Most upvoted comments

Yes, I tested without a custom ami using amazon Linux , I spun up a machine added the necessary tools and then generated an image. The image isn’t public at the moment. It seems to be an issue with the intel mpi repo as well. The imported key wasn’t checking properly.

On Mon, Sep 30, 2019 at 4:12 AM Enrico Usai notifications@github.com wrote:

Hi @medcelerate https://github.com/medcelerate thank you for your analysis and your logs.

I see you are using a custom_ami. It could be a problem related to your custom ami.

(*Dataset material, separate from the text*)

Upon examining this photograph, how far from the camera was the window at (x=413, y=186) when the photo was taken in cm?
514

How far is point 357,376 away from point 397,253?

  1. Did you test without the custom_ami parameter?
  2. Which https://docs.aws.amazon.com/parallelcluster/latest/ug/tutorials_02_ami_customization.html process did you follow to build your custom AMI?
  3. Which is the source AMI Id of your AMI (if is it public)?

Thank you

— You are receiving this because you were mentioned. Reply to this email directly, view it on GitHub https://github.com/aws/aws-parallelcluster/issues/1334?email_source=notifications&email_token=AHYKRGNA235FYN7RYPPWBSDQMGYG7A5CNFSM4I3HHWCKYY3PNVWWK3TUL52HS4DFVREXG43VMVBW63LNMVXHJKTDN5WW2ZLOORPWSZGOD742BBI#issuecomment-536453253, or mute the thread https://github.com/notifications/unsubscribe-auth/AHYKRGOHJFIFPLUBVJKEIV3QMGYG7ANCNFSM4I3HHWCA .

@medcelerate @jflournoy There’s an issue with the GPG key required for Intel MPI, we’re currently working on a fix.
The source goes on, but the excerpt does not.